1 Ralph lived in a three-story apartment. The ground level was the entryway, the second floor was the living room and kitchen area, and the third floor was a hallway and two bedrooms.

According to A.C., Ralph “got quiet” after a while. Then, without saying anything, he climbed onto the bed and “trie[d] having sex with [her].” A.C. told him “no.” But Ralph didn’t stop. He pulled her underwear to the side and started having vaginal intercourse with her. While Ralph was doing this, A.C. “said ‘no’ a few times.” And she was “crying the whole time.” She didn’t physically resist him because she “didn’t want to get more hurt.” Eventually, Ralph “flipped [her] over,” then became “frustrated.” Then he stopped having intercourse with her and asked her to “give him a blow job.” A.C. again said “no.” After that, Ralph “went right back into just yelling” at her. Sometime later, A.C. fell asleep. A.C. testified that she didn’t want to have sex with Ralph that night “at all.”

The next morning, Ralph called one of A.C.’s roommates to get her. He told the roommate that A.C. “had a bad accident where [she] fell down the stairs getting a glass of water” and that “she was really hurt.” A.C. told Ralph that she “was going to go along” with that story because she “didn’t want to make him angry anymore.” Two of A.C.’s roommates picked her up. One of them recalled that when Ralph “brought [A.C.] out” of the apartment, “she was walking but very poorly”; “she looked, like, miserable, disheveled, and [when] she got in the back seat of my car, . . . she didn’t say a single word to us.” Ralph rode with A.C. and her roommates back to their dorm. When they arrived, Ralph went with A.C. “straight to her room.” About two weeks later, A.C. and Ralph broke up.

When she returned home to Illinois for winter break, A.C. told her mother that Ralph physically and sexually assaulted her. A.C.’s uncle reported the incident to the Ames Police Department. Officer Adam McPherson investigated.

McPherson interviewed A.C. over the phone. He also interviewed A.C.’s

roommates; Ralph’s roommate and his girlfriend, who were in the apartment on the night of the incident; and Ralph. At first, Ralph told Officer McPherson that A.C. “just showed up” at his apartment “uninvited,” and “he told her to leave.” He first denied that he pushed A.C. or “that there was any sexual activity.” When McPherson continued pressing him about what happened, Ralph admitted pushing A.C. He also “admitted that they engaged in consensual sexual intercourse.”

The State charged Ralph with sexual abuse in the third degree, a class “C” felony, in violation of Iowa Code sections 709.1 and 709.4(1) (2022), and domestic abuse assault causing bodily injury, a serious misdemeanor, in violation of sections 708.1, 708.2A(1), and 708.2A(2)(b). The case went to jury trial five months later.

The State filed a pretrial motion to introduce evidence that Ralph physically assaulted A.C. on prior occasions. The district court reserved ruling on the admissibility of those incidents until trial. The court cautioned: “[T]he State should presume that none of its prior bad acts evidence will be admitted unless and until the State can demonstrate during trial that it relates to a legitimate, disputed issue other than character or propensity.” The court further instructed in its pretrial ruling: “If Mr. Ralph does not dispute a particular issue for which the State seeks to proffer bad acts evidence, the evidence will never come in.” The State renewed its motion to introduce the evidence on the first day of trial. The court again denied the motion, stating: “I think my ruling was pretty clear on the prior bad acts evidence.

▶ **Dataset**
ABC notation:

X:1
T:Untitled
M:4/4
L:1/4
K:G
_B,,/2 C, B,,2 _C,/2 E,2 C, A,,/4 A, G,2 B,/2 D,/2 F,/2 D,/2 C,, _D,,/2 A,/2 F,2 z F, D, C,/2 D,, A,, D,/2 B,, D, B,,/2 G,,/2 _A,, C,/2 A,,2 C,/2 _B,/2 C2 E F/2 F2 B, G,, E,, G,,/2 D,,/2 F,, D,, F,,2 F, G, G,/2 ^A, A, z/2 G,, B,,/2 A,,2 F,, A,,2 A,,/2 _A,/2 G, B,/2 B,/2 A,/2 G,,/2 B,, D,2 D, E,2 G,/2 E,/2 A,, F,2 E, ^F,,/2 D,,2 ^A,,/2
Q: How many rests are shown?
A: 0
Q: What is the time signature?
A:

▶ **Written exercise 1**
According to the court passage, which police department received the report of the incident?
▶ **Written exercise 2**
Copy the sheet-music entry line for line, changing nothing.
The court passage and the entries were drawn from unrelated sources.

▶ **Task output 1**
The Ames Police Department.

▶ **Task output 2**
ABC notation:

X:1
T:Untitled
M:4/4
L:1/4
K:G
_B,,/2 C, B,,2 _C,/2 E,2 C, A,,/4 A, G,2 B,/2 D,/2 F,/2 D,/2 C,, _D,,/2 A,/2 F,2 z F, D, C,/2 D,, A,, D,/2 B,, D, B,,/2 G,,/2 _A,, C,/2 A,,2 C,/2 _B,/2 C2 E F/2 F2 B, G,, E,, G,,/2 D,,/2 F,, D,, F,,2 F, G, G,/2 ^A, A, z/2 G,, B,,/2 A,,2 F,, A,,2 A,,/2 _A,/2 G, B,/2 B,/2 A,/2 G,,/2 B,, D,2 D, E,2 G,/2 E,/2 A,, F,2 E, ^F,,/2 D,,2 ^A,,/2
Q: How many rests are shown?
A: 0
Q: What is the time signature?
A:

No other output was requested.